Pound Terkoreksi Dengan Rencana Johnson

Pound Inggris turun pada hari Selasa setelah laporan Perdana Menteri Inggris Boris Johnson mengambil cara keras pada periode transisi Inggris setelah Brexit, secara efektif menciptakan ancaman baru dalam negosiasi dengan Brussels.

Sterling turun sebanyak 0,7% menjadi $ 1,3236, dimana level tinggi 1,5 tahun yang dicapai pada hari Jumat di $ 1,3516 tampak semakin seperti puncak jangka pendek setelah reli besar-besaran dari hasil pemilihan parlemen Inggris minggu lalu.

Revisi Perjanjian Brexit oleh PM Johnson mengharuskan Inggris memiliki dan melakukan pengaturan untuk meninggalkan Uni Eropa pada 31 Desember tahun depan, penyiar UK ITV melaporkan pada hari Senin.

Langkah ini menjauh dari harapan bahwa Johnson akan mengambil pendekatan yang fleksibel untuk batas waktu akhir 2020 untuk kesepakatan perdagangan dengan Uni Eropa setelah Inggris meninggalkan blok, yang sekarang hampir pasti akan terjadi pada 31 Januari setelah kemenangan telak pemilihan parlemen.

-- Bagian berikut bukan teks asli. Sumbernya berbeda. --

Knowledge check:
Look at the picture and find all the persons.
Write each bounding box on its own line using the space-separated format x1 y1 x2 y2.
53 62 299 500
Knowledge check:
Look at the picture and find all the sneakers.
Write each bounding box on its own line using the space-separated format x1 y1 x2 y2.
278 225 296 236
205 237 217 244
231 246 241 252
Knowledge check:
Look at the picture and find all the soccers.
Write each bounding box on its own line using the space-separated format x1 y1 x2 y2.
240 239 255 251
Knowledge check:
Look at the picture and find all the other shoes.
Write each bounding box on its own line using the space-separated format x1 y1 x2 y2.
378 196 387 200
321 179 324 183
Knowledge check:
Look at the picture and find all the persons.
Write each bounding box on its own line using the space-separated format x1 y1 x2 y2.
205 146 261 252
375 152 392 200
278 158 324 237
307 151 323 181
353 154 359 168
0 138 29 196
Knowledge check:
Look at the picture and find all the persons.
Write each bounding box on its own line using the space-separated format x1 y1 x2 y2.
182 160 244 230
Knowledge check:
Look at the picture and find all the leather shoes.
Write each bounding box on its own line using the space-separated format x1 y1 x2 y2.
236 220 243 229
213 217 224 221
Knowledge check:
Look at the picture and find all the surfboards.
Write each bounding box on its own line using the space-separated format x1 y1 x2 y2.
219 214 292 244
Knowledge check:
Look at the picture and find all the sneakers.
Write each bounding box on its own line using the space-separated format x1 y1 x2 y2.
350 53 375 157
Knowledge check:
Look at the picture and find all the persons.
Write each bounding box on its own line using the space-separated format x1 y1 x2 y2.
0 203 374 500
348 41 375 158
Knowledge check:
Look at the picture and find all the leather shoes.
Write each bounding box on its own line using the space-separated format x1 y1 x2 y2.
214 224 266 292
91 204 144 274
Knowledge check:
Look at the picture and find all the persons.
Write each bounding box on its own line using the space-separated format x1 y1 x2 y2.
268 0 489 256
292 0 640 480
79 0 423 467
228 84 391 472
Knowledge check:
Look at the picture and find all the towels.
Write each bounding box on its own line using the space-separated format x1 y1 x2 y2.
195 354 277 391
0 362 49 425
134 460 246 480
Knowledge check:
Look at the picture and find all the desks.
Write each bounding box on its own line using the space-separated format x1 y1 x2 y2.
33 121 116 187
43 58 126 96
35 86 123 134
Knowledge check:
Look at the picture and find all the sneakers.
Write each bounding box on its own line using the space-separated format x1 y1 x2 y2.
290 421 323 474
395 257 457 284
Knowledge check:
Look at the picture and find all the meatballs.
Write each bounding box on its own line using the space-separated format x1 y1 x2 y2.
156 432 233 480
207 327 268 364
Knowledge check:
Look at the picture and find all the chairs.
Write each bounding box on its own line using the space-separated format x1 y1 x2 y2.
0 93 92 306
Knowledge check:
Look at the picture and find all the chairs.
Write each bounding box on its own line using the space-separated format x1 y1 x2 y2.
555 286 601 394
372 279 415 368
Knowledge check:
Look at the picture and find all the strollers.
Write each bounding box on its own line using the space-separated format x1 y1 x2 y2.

“Akal sehat menunjukkan bahwa membuat kesepakatan perdagangan akan memakan waktu setidaknya lebih dari satu tahun, sehingga pasar berasumsi bahwa periode transisi akan diperpanjang,” kata Masafumi Yamamoto, kepala strategi mata uang di Mizuho Securities.

“Sepertinya mayoritas besar yang dimenangkan Johnson memungkinkannya untuk mengambil pendekatan garis keras, yang pasar tidak begitu suka … Mengingat ekonomi Inggris tampaknya akan memburuk ketika orang dan perusahaan mulai meninggalkan negara itu karena Brexit, reli short-covering sterling berakhir, “tambahnya.

Mata uang utama lainnya terlihat bergerak terbatas karena investor mencari lebih banyak rincian pada kesepakatan perdagangan sementara Amerika Serikat dan China melanda pekan lalu. Kesepakatan telah secara luas membatasi mata uang safe-haven, seperti yen, dan mendukung mata uang sensitif risiko.